La logique de l’honneur – Philippe d’Iribarne
Un livre essentiel à qui s’intéresse à la transformation digitale, bien qu’écrit en 1992. La raison en est que Philippe d’Iribarne s’est spécialisé dans l’étude du fonctionnement des entreprises et des économies en fonction de cultures différant fortement d’une nation à l’autre. Il met en avant trois types de cultures :
le modèle anglo-saxon, particulièrement factuel et contractuel. Les relations detravail sont régies par l’importance des cadres contractuels et de la transparence. La liaison entre un cadre et son subordonné y est définie tout à la fois par la mission contractualisée que par les indicateurs mesurables qui permettent d’assurer que cette mission, confiée au subordonnée est convenablement réalisée. Selon d’Iribarne, ce cadre en apparence simple induit un certain nombre de rigidités corporatistes, parfois difficiles à dépasser mais n’en reste pas moins très productif,
le modèle hollandais, au sein duquel l’accomplissement d’une tache par le collectif prime. L’importance des grades et titres est là minimisée et le dialogue, voir la confrontation sans ambages est privilégiée. Un modèle évidemment efficace mais qui semble être confronté à la difficulté du traitement de cas individuels problématiques. Une conséquence parmi d’autre que relève d’Iribarne est le très important absentéisme (x4 par rapport aux USA) que l’on observe dans le modèle néerlandais,
le modèle français, que d’Iribarne appelle “la logique de l’honneur” où c’est une forme d’éthique personnelle qui va engager les individus et structurer les relations entre eux. Ce modèle implique un niveau de codes subtils et non-dits importants ; en contrepartie il semble aboutir à des niveaux d’engagements des collaborateurs qui pourraient être supérieur à d’autres.
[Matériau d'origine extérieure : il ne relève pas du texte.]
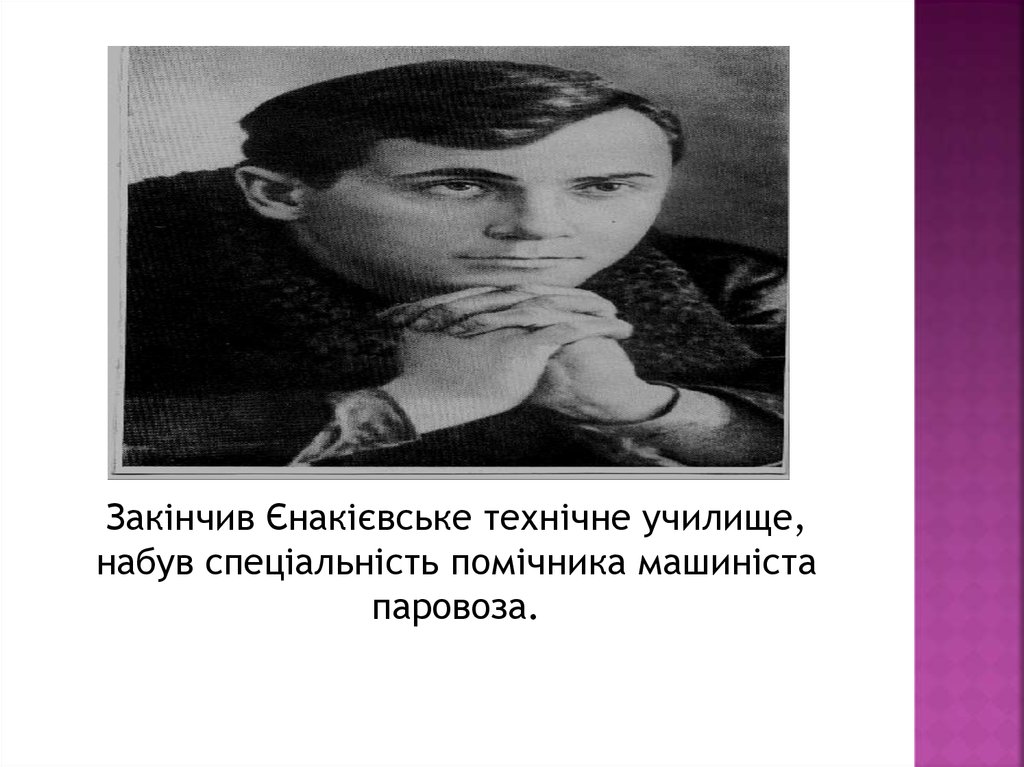 Закінчив Єнакієвське технічне училище, набув спеціальність помічника машиніста паровоза.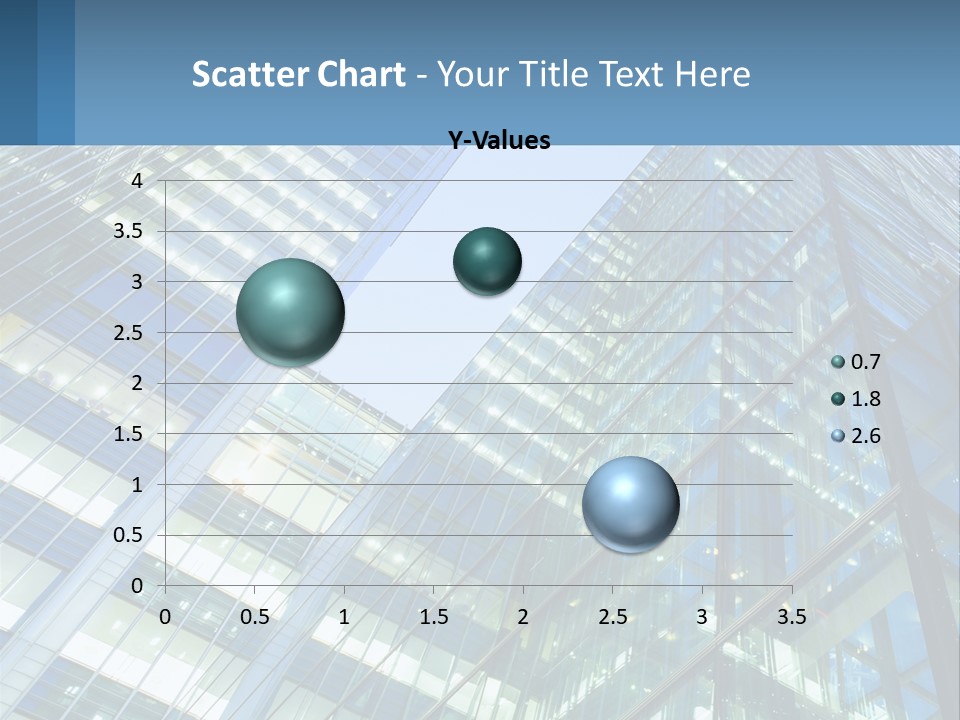 Scatter Chart - Your Title Text Here

Y-Values

4
3.5
3
2.5
2
1.5
1
0.5
0

0 0.5 1 1.5 2 2.5 3 3.5

0.7
1.8
2.6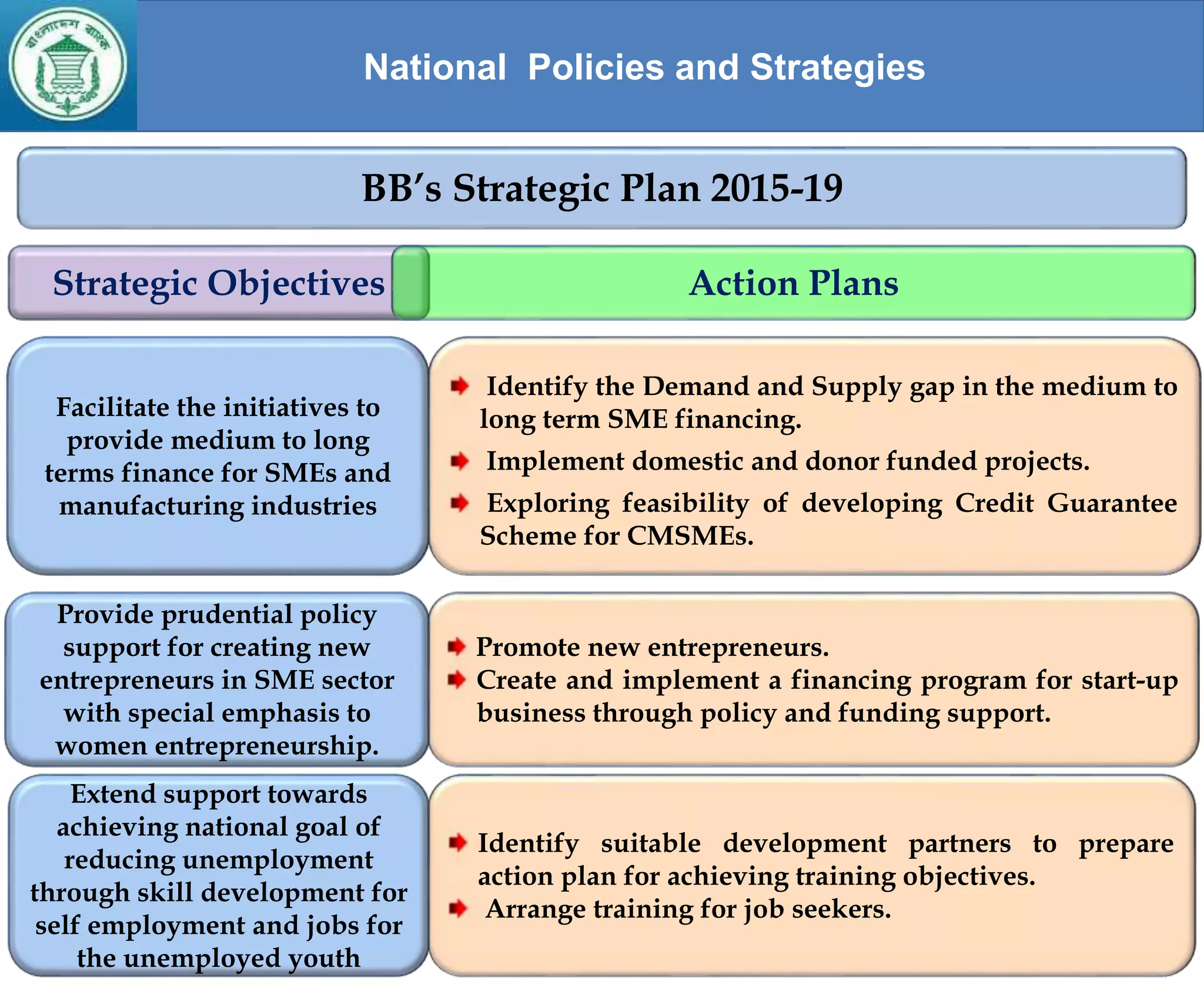 বাংলাদেশ ব্যাংক

National Policies and Strategies

BB's Strategic Plan 2015-19

| Strategic Objectives | Action Plans |
|---|---|
| Facilitate the initiatives to provide medium to long terms finance for SMEs and manufacturing industries | Identify the Demand and Supply gap in the medium to long term SME financing. Implement domestic and donor funded projects. Exploring feasibility of developing Credit Guarantee Scheme for CMSMEs. |
| Provide prudential policy support for creating new entrepreneurs in SME sector with special emphasis to women entrepreneurship. | Promote new entrepreneurs. Create and implement a financing program for start-up business through policy and funding support. |
| Extend support towards achieving national goal of reducing unemployment through skill development for self employment and jobs for the unemployed youth | Identify suitable development partners to prepare action plan for achieving training objectives. Arrange training for job seekers. |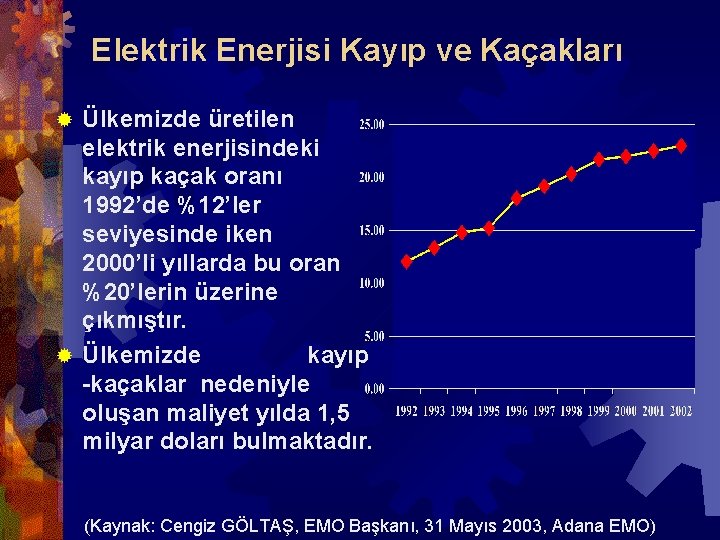 Elektrik Enerjisi Kayıp ve Kaçakları

Ülkemizde üretilen elektrik enerjisindeki kayıp kaçak oranı 1992'de %12'ler seviyesinde iken 2000'li yıllarda bu oran %20'lerin üzerine çıkmıştır.

Ülkemizde kayıp -kaçaklar nedeniyle oluşan maliyet yılda 1,5 milyar doları bulmaktadır.

25.00
20.00
15.00
10.00
5.00
0.00
1992 1993 1994 1995 1996 1997 1998 1999 2000 2001 2002

(Kaynak: Cengiz GÖLTAŞ, EMO Başkanı, 31 Mayıs 2003, Adana EMO)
En lisant cet ouvrage, on ne peut pas ne pas penser à nombre de situations que l’on rencontre au quotidien en France (et particulièrement à Paris), où nos concitoyens semblent souvent dans une réserve qui peut soudainement se transformer en une explosion revendicatrice si ce qui semble constitutif de leur(s) identité(s) vient à être attaqué. Ce que pointe d’Iribarne, c’est donc l’importance de la forme bien avant le fond, dans la prise de décision et la nécessité de prêter une attention première à un ensemble de codes sociaux dont la vocation première est avant tout de démontrer que l’honneur est sauf.
L’auteur se garde bien de décrire un modèle qui aurait un avantage déterminant sur les autres, mais il observe que les règles explicites ne priment pas toujours, particulièrement dans le modèle français. Ainsi, si celui-ci donne une importance toute singulière aux grades et titres, il observe également que les données objectives ne sont pas aussi déterminantes qu’elles pourraient être dans ce modèle qu’elles le sont dans le modèle hollandais et dans une moindre mesure américain où l’objectif prime sur l’honneur individuel. A l’égard du digital, c’est une observation pertinente. Elle pourrait expliquer pourquoi la mise en oeuvre de modèles extrêmement flexibles, basés sur une évaluation pour ainsi dire permanente de la performance est si commune dans le modèle digital américain et -d’après les observations que j’ai pu en faire- plus difficile à mettre en place dans le modèle français. Car rappelons-le : le modèle digital repose largement sur la capacité des analytics -de la mesure permanente de la performance- de l’AB testing et du benchmark. Or, les logiques de total analytics sont beaucoup moins répandues en France qu’ailleurs, selon les éditeurs même de solutions logicielles d’analytics. La logique de l’honneur est à cet égard un livre fort, car il décortique les sous-jacents implicites qui expliquerait les différences managériales et difficultés d’adaptation de la révolution digitales à toutes cultures et en particulier à la française.